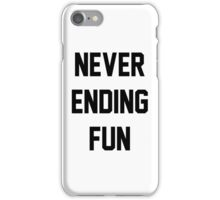 NEVER ENDING FUN iPhone Case/Skin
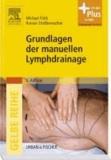 Grundlagen der manuellen Lymphdrainage.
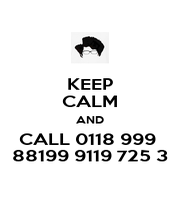 KEEP CALM AND CALL 0118 999  88199 9119 725 3 - Personalised Poster A1 size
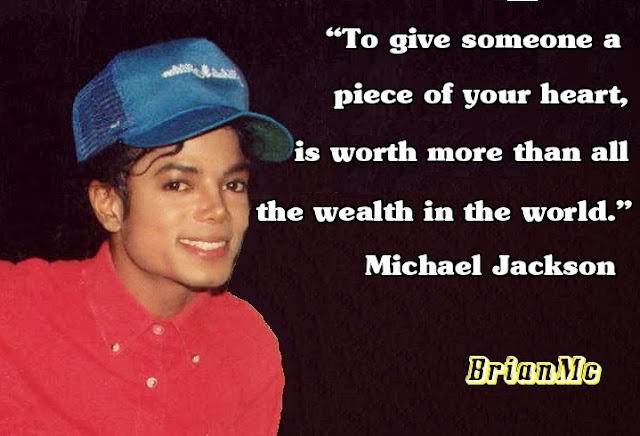 Michael Jackson Quote adapted by BrianMc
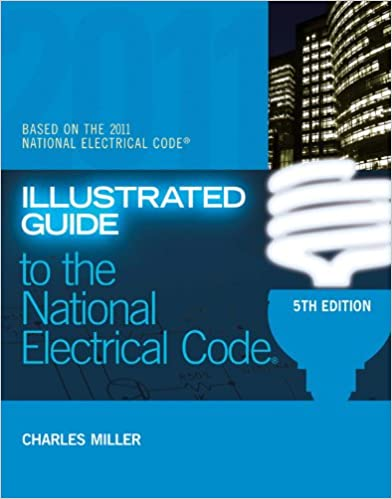 Illustrated guide to the nec illustrated guide to the national illustrated guide to the nec illustrated guide to the national electrical code nec charles r miller ebook amazon fandeluxe Gallery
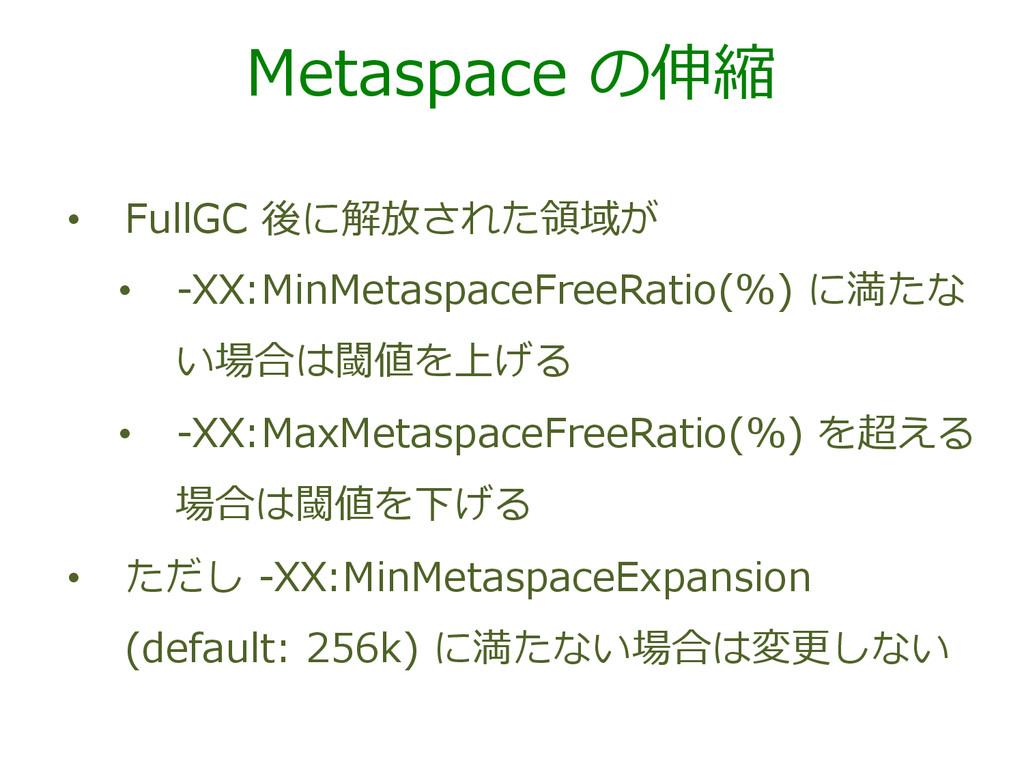 Metaspace の伸縮 • FullGC 後に解放された領領域が • -‐‑‒XX...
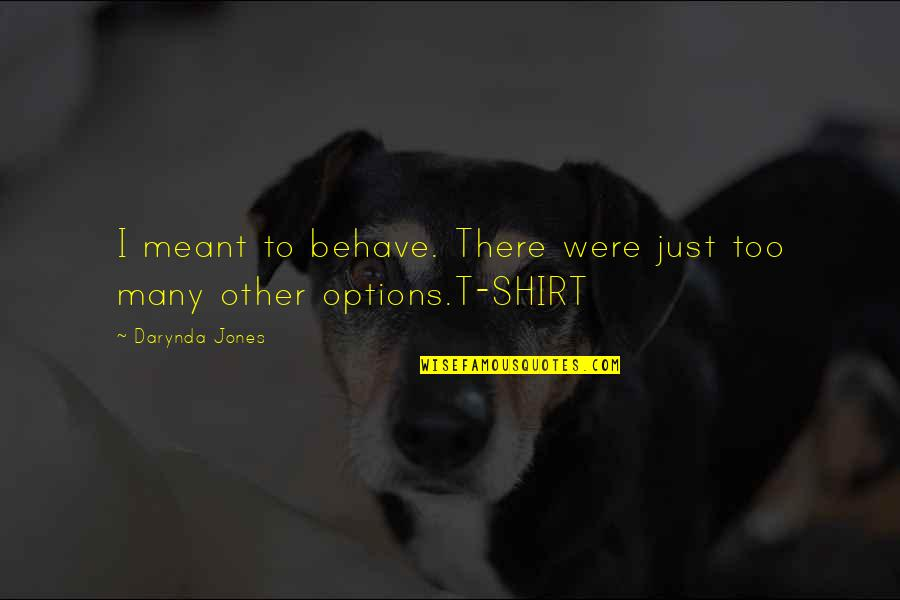 T Shirt Quotes By Darynda Jones: I meant to behave. There were just too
****************************************
# WORK TASK
Please retype the whole of the data precisely, omitting pictures.

# ANSWER TO THE PROBLEM
 NEVER ENDING FUN iPhone Case/Skin
 Grundlagen der manuellen Lymphdrainage.
 KEEP CALM AND CALL 0118 999  88199 9119 725 3 - Personalised Poster A1 size
 Michael Jackson Quote adapted by BrianMc
 Illustrated guide to the nec illustrated guide to the national illustrated guide to the nec illustrated guide to the national electrical code nec charles r miller ebook amazon fandeluxe Gallery
 Metaspace の伸縮 • FullGC 後に解放された領領域が • -‐‑‒XX...
 T Shirt Quotes By Darynda Jones: I meant to behave. There were just too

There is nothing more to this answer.